Nick, did you mean shuffle the entire list of relays?
Otherwise, the relay testing would still be predictable inasmuch that relays with the same 7-bits in the first byte would be tested together. I'm not sure if that matters that much.

[teor]

Maybe 0.2.7

[nickm]

This didn't pass triage, but since it's in needs_revision, I'm just marking it deferrable and leaving it in the milestone. It can't hurt, can it?

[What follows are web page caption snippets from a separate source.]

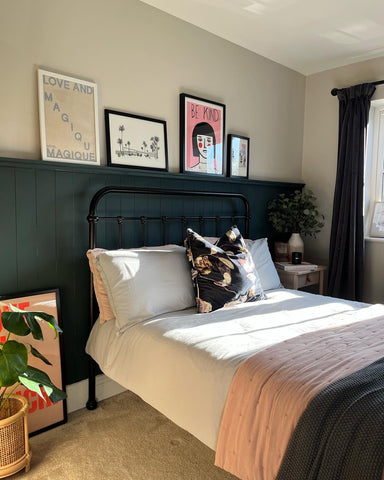 Bedroom with shiplap wall panelling and prints 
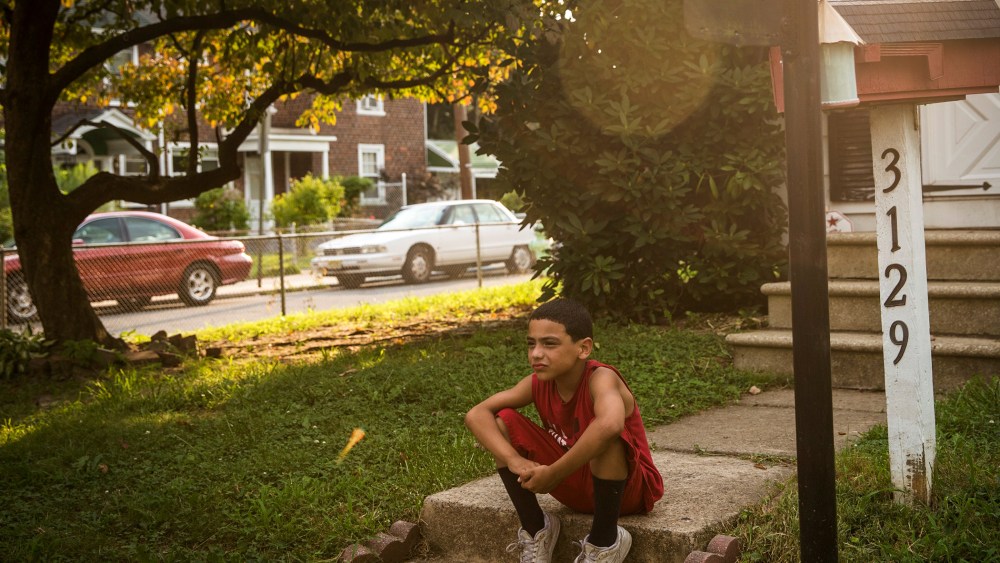 A boy sits on his front steps on August 20, 2013 in the Fairview neighborhood of Camden, New Jersey.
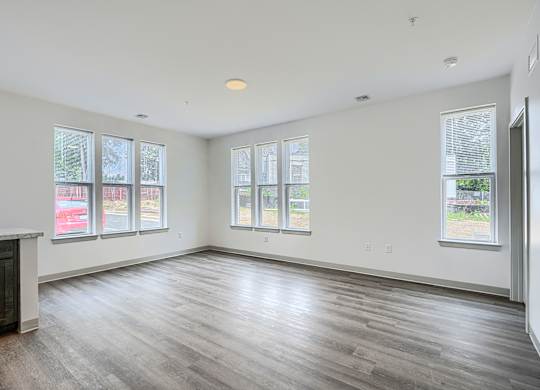 A large empty room with wooden floors and windows.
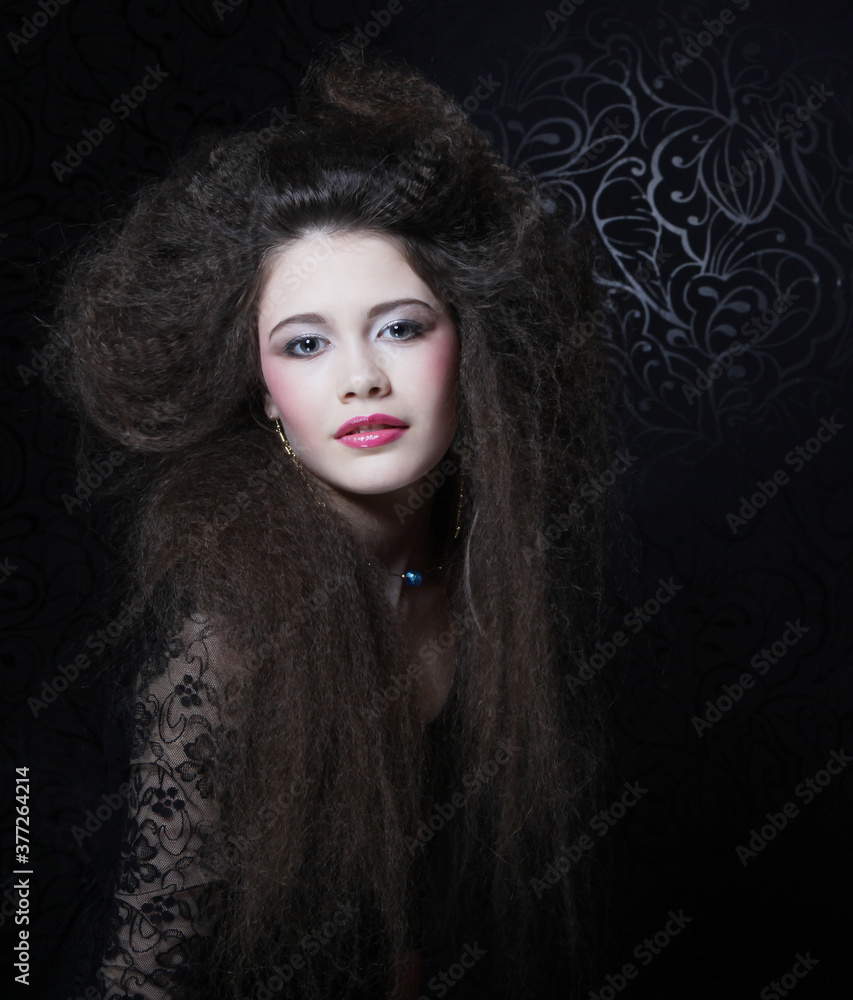 Beautiful young woman with long curly hair and evening make-up wearing black dress and jewerly Beautiful young woman with long curly hair and evening make-up wearing black dress and jewerly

My rationale for redlining it during triage was that the best place to do unpredictable-order testing is probably in a successor to torflow.

[nickm]

Marking triaged-out items from first round of 0.2.7 triage.

[nickm]

Move *most* 0.2.7-triaged-1-out needs_revision items into 0.2.???. Keep a few based on my sense of the sensible.

[teor]

#13928 is a solution to a problem I don't think exists (authority reachability testing being predictable). And making it random could cause other hard-to-diagnose bugs.

Deferring it for later for now.

[teor]

No longer depends on the parent

[teor]

Milestone renamed

[nickm]

Finally admitting that 0.3.??? was a euphemism for Tor: unspecified all along.

[nickm]

Remove an old triaging keyword.

[dgoulet]

Turns out that tor-auth is for directory authority so make it clearer with tor-dirauth

[teor]

Disowning tickets I don't intend to work on in the next 6 months.

[teor]

Mark all tickets that are assigned to nobody as "new".